The EBRD’s shift out of the EU is intended to be budget neutral, being offset by a corresponding increase in activity in Russia. In the past five years, business volumes in the so-called advanced countries, a group mainly consisting of the EU members, has halved to E700 million (16% of the total) compared with a doubling to E2.5 billion (58%) in central Asia, the Caucasus and south-east Europe. Russia’s share has jumped from E800 million to 1.1 billion in the same time.


Going forward, financing in the advanced nations is predicted to dwindle to E250,000, and activity in Russia will pick up to E1.6 billion. Other regions are likely to see little change in their share.


Certainly getting used to working together is by no means the only challenge faced by the two European supranationals in a changing world. They must also be more careful than before not to block out the commercial banks, which are also finding their European emerging markets operations squeezed into a tighter space. The EBRD and the EIB are both moving in the same direction in terms of trying to channel more funds into small and medium-sized enterprises, as governments and big businesses find themselves with a broadening array of financing options. In addition, the EIB is also trying to offer more advisory services and reach out to regions and municipalities that can benefit from the lower cost loans it provides.


Two particular concerns the investment bank has in the new member states are that cheap money, firstly, makes it difficult for governments to resist taking on debt at a time when EU rules require them to ease off on credit and, secondly, pushes up prices. A kilometre of road in eastern Europe can be a third more expensive than in the west, despite lower labour costs, Pilip asserts.


Industrial support


Lemierre, meanwhile, is conscious of not abandoning industries in the newer EU members even as his bank’s operations with the countries wind down. He sees the chance to give retailers and pharmaceutical companies the opportunity that eastern Europe’s financial sector never had of developing into cross-border players. He defends the much-criticized absorption of banks in the Czech Republic, Estonia and Poland by their western competitors as inevitable, observing that “those who say it was a failure do so because they had unrealistic expectations.”


Thanks to the capital and techniques brought in from abroad, Lemierre asserts, other industries can develop regional, if not international, champions by expanding east with the help of the EBRD. “You’re beginning to see a new generation of companies,” he notes.

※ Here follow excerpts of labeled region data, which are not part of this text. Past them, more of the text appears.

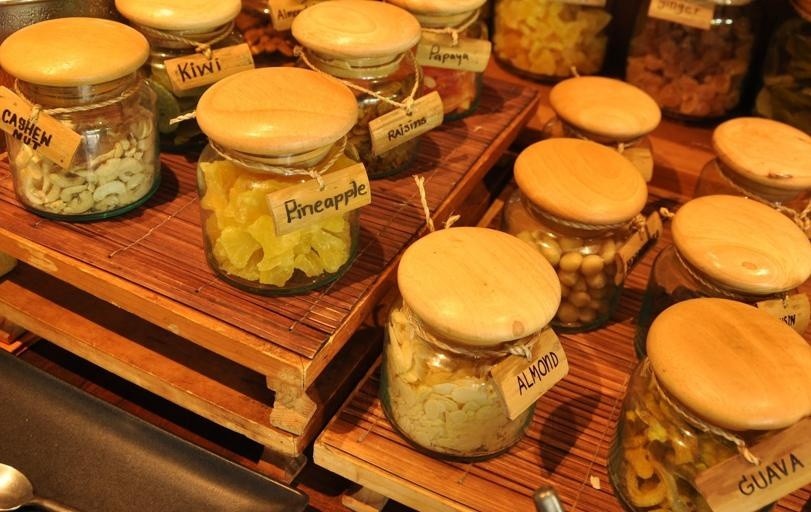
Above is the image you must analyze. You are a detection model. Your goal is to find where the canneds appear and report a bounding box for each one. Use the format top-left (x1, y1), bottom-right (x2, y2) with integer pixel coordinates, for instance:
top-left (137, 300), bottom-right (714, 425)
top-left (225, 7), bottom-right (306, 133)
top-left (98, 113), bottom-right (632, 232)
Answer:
top-left (381, 227), bottom-right (562, 461)
top-left (608, 296), bottom-right (811, 512)
top-left (503, 75), bottom-right (662, 331)
top-left (195, 66), bottom-right (373, 292)
top-left (691, 117), bottom-right (811, 231)
top-left (633, 194), bottom-right (811, 360)
top-left (0, 0), bottom-right (489, 224)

In addition, his particular focus going into this year’s annual meeting is on energy. He speaks enthusiastically of modernizing soviet-era heating systems and cutting waste even among smaller businesses. He’s also keen to promote hydro-electric and wind power to help bridge the gap between those countries which can cash in on higher energy prices because of their natural resources and others left to foot the bill.


Lemierre says he relishes the new challenges that the EBRD faces in a reconstituted Europe. He’s adamant that the bank’s new role doesn’t require a new mandate and brushes off suggestions that the “European” designation no longer accurately reflects the geographical spread of activities.


The new situation facing the EBRD is a result of its own success as well as the changing global environment, according to de Larosiere. The bank has by no means put itself out of business, though, according to the multilateral veteran, who now serves as an adviser to BNP Paribas.


“There are more difficult projects in more difficult regions. There’s still a lot to do,” he concludes.